#### Work item
Please copy the six items below word for word, preserving each line as it stands.

#### Materials provided
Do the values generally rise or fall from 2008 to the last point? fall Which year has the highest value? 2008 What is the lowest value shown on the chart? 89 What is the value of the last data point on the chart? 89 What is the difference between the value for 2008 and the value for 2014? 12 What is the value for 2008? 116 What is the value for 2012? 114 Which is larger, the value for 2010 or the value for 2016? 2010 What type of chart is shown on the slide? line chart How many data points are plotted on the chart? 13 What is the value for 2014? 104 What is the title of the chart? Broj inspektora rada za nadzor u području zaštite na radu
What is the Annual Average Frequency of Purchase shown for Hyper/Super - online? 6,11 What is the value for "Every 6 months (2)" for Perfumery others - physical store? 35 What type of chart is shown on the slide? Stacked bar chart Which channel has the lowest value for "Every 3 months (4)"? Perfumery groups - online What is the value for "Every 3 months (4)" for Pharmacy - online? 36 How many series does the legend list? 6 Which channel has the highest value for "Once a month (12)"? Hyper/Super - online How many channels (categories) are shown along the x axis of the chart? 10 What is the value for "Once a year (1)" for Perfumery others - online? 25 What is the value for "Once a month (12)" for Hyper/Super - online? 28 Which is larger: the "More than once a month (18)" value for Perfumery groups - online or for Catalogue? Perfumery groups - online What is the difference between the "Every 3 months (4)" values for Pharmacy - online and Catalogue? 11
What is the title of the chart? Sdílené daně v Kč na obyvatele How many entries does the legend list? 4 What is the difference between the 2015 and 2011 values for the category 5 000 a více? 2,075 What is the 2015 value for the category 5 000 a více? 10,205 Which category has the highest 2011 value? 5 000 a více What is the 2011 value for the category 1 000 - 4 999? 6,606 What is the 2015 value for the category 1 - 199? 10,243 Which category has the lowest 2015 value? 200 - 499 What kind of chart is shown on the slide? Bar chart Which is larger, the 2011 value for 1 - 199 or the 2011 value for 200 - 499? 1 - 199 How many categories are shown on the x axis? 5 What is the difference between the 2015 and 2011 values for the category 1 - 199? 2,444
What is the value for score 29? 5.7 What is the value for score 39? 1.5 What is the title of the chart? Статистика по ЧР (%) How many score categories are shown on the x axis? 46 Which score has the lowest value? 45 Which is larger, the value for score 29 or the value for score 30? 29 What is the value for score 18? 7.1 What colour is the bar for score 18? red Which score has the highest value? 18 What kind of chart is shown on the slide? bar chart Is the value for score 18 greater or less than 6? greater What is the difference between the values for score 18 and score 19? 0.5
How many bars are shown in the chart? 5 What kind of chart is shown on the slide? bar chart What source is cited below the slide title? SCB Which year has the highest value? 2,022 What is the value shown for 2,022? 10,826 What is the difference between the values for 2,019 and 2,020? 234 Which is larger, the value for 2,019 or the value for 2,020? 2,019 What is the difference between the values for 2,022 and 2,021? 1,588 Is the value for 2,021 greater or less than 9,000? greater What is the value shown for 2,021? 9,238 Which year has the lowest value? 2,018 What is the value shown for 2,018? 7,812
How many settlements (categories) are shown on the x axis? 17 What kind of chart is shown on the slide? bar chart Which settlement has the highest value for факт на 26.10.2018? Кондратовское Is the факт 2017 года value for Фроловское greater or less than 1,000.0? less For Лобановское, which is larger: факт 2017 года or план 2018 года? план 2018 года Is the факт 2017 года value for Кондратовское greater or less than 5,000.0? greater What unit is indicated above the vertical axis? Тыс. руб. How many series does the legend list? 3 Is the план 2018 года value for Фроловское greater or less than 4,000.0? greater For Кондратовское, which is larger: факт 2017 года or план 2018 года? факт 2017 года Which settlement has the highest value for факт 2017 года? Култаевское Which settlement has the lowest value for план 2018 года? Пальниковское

#### Your response
Do the values generally rise or fall from 2008 to the last point? fall Which year has the highest value? 2008 What is the lowest value shown on the chart? 89 What is the value of the last data point on the chart? 89 What is the difference between the value for 2008 and the value for 2014? 12 What is the value for 2008? 116 What is the value for 2012? 114 Which is larger, the value for 2010 or the value for 2016? 2010 What type of chart is shown on the slide? line chart How many data points are plotted on the chart? 13 What is the value for 2014? 104 What is the title of the chart? Broj inspektora rada za nadzor u području zaštite na radu
What is the Annual Average Frequency of Purchase shown for Hyper/Super - online? 6,11 What is the value for "Every 6 months (2)" for Perfumery others - physical store? 35 What type of chart is shown on the slide? Stacked bar chart Which channel has the lowest value for "Every 3 months (4)"? Perfumery groups - online What is the value for "Every 3 months (4)" for Pharmacy - online? 36 How many series does the legend list? 6 Which channel has the highest value for "Once a month (12)"? Hyper/Super - online How many channels (categories) are shown along the x axis of the chart? 10 What is the value for "Once a year (1)" for Perfumery others - online? 25 What is the value for "Once a month (12)" for Hyper/Super - online? 28 Which is larger: the "More than once a month (18)" value for Perfumery groups - online or for Catalogue? Perfumery groups - online What is the difference between the "Every 3 months (4)" values for Pharmacy - online and Catalogue? 11
What is the title of the chart? Sdílené daně v Kč na obyvatele How many entries does the legend list? 4 What is the difference between the 2015 and 2011 values for the category 5 000 a více? 2,075 What is the 2015 value for the category 5 000 a více? 10,205 Which category has the highest 2011 value? 5 000 a více What is the 2011 value for the category 1 000 - 4 999? 6,606 What is the 2015 value for the category 1 - 199? 10,243 Which category has the lowest 2015 value? 200 - 499 What kind of chart is shown on the slide? Bar chart Which is larger, the 2011 value for 1 - 199 or the 2011 value for 200 - 499? 1 - 199 How many categories are shown on the x axis? 5 What is the difference between the 2015 and 2011 values for the category 1 - 199? 2,444
What is the value for score 29? 5.7 What is the value for score 39? 1.5 What is the title of the chart? Статистика по ЧР (%) How many score categories are shown on the x axis? 46 Which score has the lowest value? 45 Which is larger, the value for score 29 or the value for score 30? 29 What is the value for score 18? 7.1 What colour is the bar for score 18? red Which score has the highest value? 18 What kind of chart is shown on the slide? bar chart Is the value for score 18 greater or less than 6? greater What is the difference between the values for score 18 and score 19? 0.5
How many bars are shown in the chart? 5 What kind of chart is shown on the slide? bar chart What source is cited below the slide title? SCB Which year has the highest value? 2,022 What is the value shown for 2,022? 10,826 What is the difference between the values for 2,019 and 2,020? 234 Which is larger, the value for 2,019 or the value for 2,020? 2,019 What is the difference between the values for 2,022 and 2,021? 1,588 Is the value for 2,021 greater or less than 9,000? greater What is the value shown for 2,021? 9,238 Which year has the lowest value? 2,018 What is the value shown for 2,018? 7,812
How many settlements (categories) are shown on the x axis? 17 What kind of chart is shown on the slide? bar chart Which settlement has the highest value for факт на 26.10.2018? Кондратовское Is the факт 2017 года value for Фроловское greater or less than 1,000.0? less For Лобановское, which is larger: факт 2017 года or план 2018 года? план 2018 года Is the факт 2017 года value for Кондратовское greater or less than 5,000.0? greater What unit is indicated above the vertical axis? Тыс. руб. How many series does the legend list? 3 Is the план 2018 года value for Фроловское greater or less than 4,000.0? greater For Кондратовское, which is larger: факт 2017 года or план 2018 года? факт 2017 года Which settlement has the highest value for факт 2017 года? Култаевское Which settlement has the lowest value for план 2018 года? Пальниковское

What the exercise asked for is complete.